Abstract
Purpose
Fulminant myocarditis is uncommon, but life-threatening, and some patients need mechanical circulatory support. This study was performed to evaluate how different types of mechanical circulatory support—biventricular assist device (BiVAD) or left ventricular assist device (LVAD) placement—affect intraoperative hemodynamic status.
Methods
From January 2013 to September 2016, the patients who underwent BiVAD or LVAD placement for fulminant myocarditis were analyzed. The mean arterial pressure (MAP), mean pulmonary arterial pressure, central venous pressure (CVP), vasoactive score, and inotropic score were recorded at five time points: after the induction of anesthesia; at weaning, 30 min after weaning, and 60 min after weaning from cardiopulmonary bypass (CPB); and at the end of surgery.
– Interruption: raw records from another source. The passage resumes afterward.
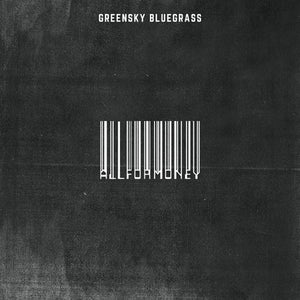 GREENSKY BLUEGRASS <br/> <small>ALL FOR MONEY</small>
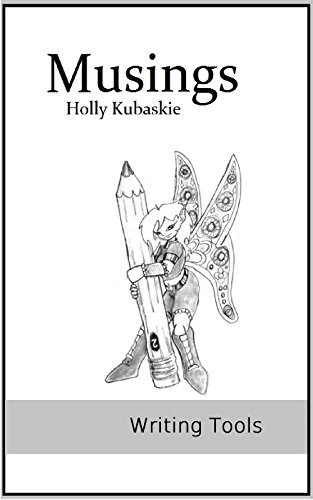 Writing Tools (Musings Book 2)  by  Holly Kubaskie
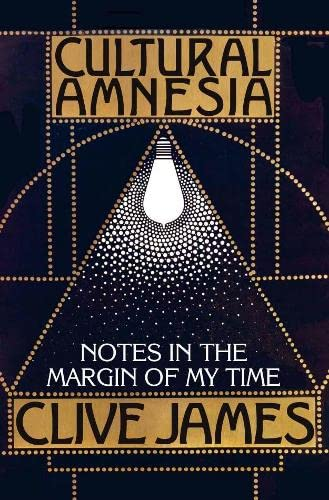 Cultural Amnesia: Notes in the Margin of My Time by Clive James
The vasoactive and inotropic scores were calculated as follows: vasoactive score = norepinephrine (µg/kg/min) × 100 + milrinone (µg/kg/min) × 10 + olprinone (µg/kg/min) × 25: inotropic score = dopamine (µg/kg/min) × 1 + dobutamine (µg/kg/min) × 1 + epinephrine (µg/kg/min) × 100.
Results
We enrolled 16 patients of fulminant myocarditis. Ten of them underwent BiVAD placement, and the other underwent LVAD placement. After weaning from CPB, the BiVAD group had a significantly lower MAP but no difference in CVP. The vasoactive score was significantly higher in the BiVAD group at weaning of CPB (p = 0.015), 30 min after weaning (p = 0.004), 60 min after weaning (p = 0.005), and at the end of surgery (p < 0.016).
Conclusion
Patients with BiVAD placement required more vasoactive support to maintain optimal hemodynamic status compared with those with LVAD placement. This result indicates that BiVAD placement was more associated with vasoplegic syndrome.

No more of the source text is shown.